■ What is asked:
a - Answer these questions from the fiesta passage:
(i) Which two camera names does the writer mention?
(ii) Which typeface is named?
(iii) On which floor of which building did the group live Freshman year?
b - In the fiesta passage, list every unit of writing that the writer says the experience will one day explode into.

■ Text block:
I don't have photos of that epic evening. Even though I definitely had two of my cameras with me.. somewhere. I'm being programmed to see the world in strings of images - colors - light qualities - audio on occasion - like I'll miss something if I don't have a Holga or a Nikon attached to my fingers.
But if I'm honest - really, truly honest - I need to be inside it all. Let it soak me all up and settle in the caverns of my chest where it'll live and grow and one day explode into letters and words and sentences and paragraphs inked on a page or blinked on a screen to be read in 2-D, in Times New Roman, in black and white.
My heart's not in the images but the stories.
And the story of dinner. fiesta. goes a little something like this:
The countertops couldn't hold another bag of chips or bucket of Margarita or slice of lime or shotglass of tequila or bottle of tequila or container of salt or forgotten cup-plate-knife-spoon or bowl of salsa or of guac. Twenty-something twenty-somethings filled the Fox Lodge to overwhelming capacity of smiles and hugs and kisses and teases and insiders from Freshman year on the oh-so-spectacular 8th floor of Middlebrook. Our aim: to be us again. Whatever that means. And quite possibly to "drink ourselves under the table" in a delightfully sickening tribute to the year that brought us all together and then spit us back out again into a world we hadn't really prepared ourselves for amidst the nirvana we'd created in our nesting grounds on the beloved West Bank.

[Saved data entries]
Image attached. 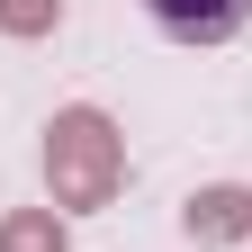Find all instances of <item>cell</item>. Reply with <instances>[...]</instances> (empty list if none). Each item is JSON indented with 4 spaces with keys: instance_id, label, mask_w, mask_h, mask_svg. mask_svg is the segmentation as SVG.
<instances>
[{
    "instance_id": "cell-1",
    "label": "cell",
    "mask_w": 252,
    "mask_h": 252,
    "mask_svg": "<svg viewBox=\"0 0 252 252\" xmlns=\"http://www.w3.org/2000/svg\"><path fill=\"white\" fill-rule=\"evenodd\" d=\"M45 189H54V207H108L126 189V135L108 126V108H54Z\"/></svg>"
},
{
    "instance_id": "cell-2",
    "label": "cell",
    "mask_w": 252,
    "mask_h": 252,
    "mask_svg": "<svg viewBox=\"0 0 252 252\" xmlns=\"http://www.w3.org/2000/svg\"><path fill=\"white\" fill-rule=\"evenodd\" d=\"M180 234H189V243H252V189H243V180L189 189V207H180Z\"/></svg>"
},
{
    "instance_id": "cell-3",
    "label": "cell",
    "mask_w": 252,
    "mask_h": 252,
    "mask_svg": "<svg viewBox=\"0 0 252 252\" xmlns=\"http://www.w3.org/2000/svg\"><path fill=\"white\" fill-rule=\"evenodd\" d=\"M144 9H153V27L180 36V45H225V36H243L252 0H144Z\"/></svg>"
},
{
    "instance_id": "cell-4",
    "label": "cell",
    "mask_w": 252,
    "mask_h": 252,
    "mask_svg": "<svg viewBox=\"0 0 252 252\" xmlns=\"http://www.w3.org/2000/svg\"><path fill=\"white\" fill-rule=\"evenodd\" d=\"M0 252H72V234H63L54 207H9L0 216Z\"/></svg>"
},
{
    "instance_id": "cell-5",
    "label": "cell",
    "mask_w": 252,
    "mask_h": 252,
    "mask_svg": "<svg viewBox=\"0 0 252 252\" xmlns=\"http://www.w3.org/2000/svg\"><path fill=\"white\" fill-rule=\"evenodd\" d=\"M54 18H63V0H0V27L9 36H54Z\"/></svg>"
}]
</instances>
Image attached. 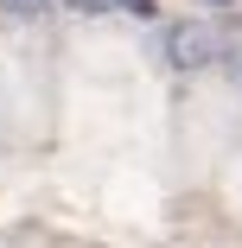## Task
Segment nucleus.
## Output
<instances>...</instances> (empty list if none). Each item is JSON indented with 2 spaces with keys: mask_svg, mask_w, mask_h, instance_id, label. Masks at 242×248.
<instances>
[{
  "mask_svg": "<svg viewBox=\"0 0 242 248\" xmlns=\"http://www.w3.org/2000/svg\"><path fill=\"white\" fill-rule=\"evenodd\" d=\"M0 7H7V13H19V19H38L51 0H0Z\"/></svg>",
  "mask_w": 242,
  "mask_h": 248,
  "instance_id": "nucleus-2",
  "label": "nucleus"
},
{
  "mask_svg": "<svg viewBox=\"0 0 242 248\" xmlns=\"http://www.w3.org/2000/svg\"><path fill=\"white\" fill-rule=\"evenodd\" d=\"M64 7H70V13H109L115 0H64Z\"/></svg>",
  "mask_w": 242,
  "mask_h": 248,
  "instance_id": "nucleus-3",
  "label": "nucleus"
},
{
  "mask_svg": "<svg viewBox=\"0 0 242 248\" xmlns=\"http://www.w3.org/2000/svg\"><path fill=\"white\" fill-rule=\"evenodd\" d=\"M166 58H172L178 70H198V64H210V58H217V32H210V26H172V38H166Z\"/></svg>",
  "mask_w": 242,
  "mask_h": 248,
  "instance_id": "nucleus-1",
  "label": "nucleus"
},
{
  "mask_svg": "<svg viewBox=\"0 0 242 248\" xmlns=\"http://www.w3.org/2000/svg\"><path fill=\"white\" fill-rule=\"evenodd\" d=\"M115 7H121V13H140V19H147V13H153V0H115Z\"/></svg>",
  "mask_w": 242,
  "mask_h": 248,
  "instance_id": "nucleus-4",
  "label": "nucleus"
}]
</instances>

■ Correct answers:
a -
(i) Holga and Nikon
(ii) Times New Roman
(iii) The 8th floor of Middlebrook

b - letters, words, sentences, paragraphs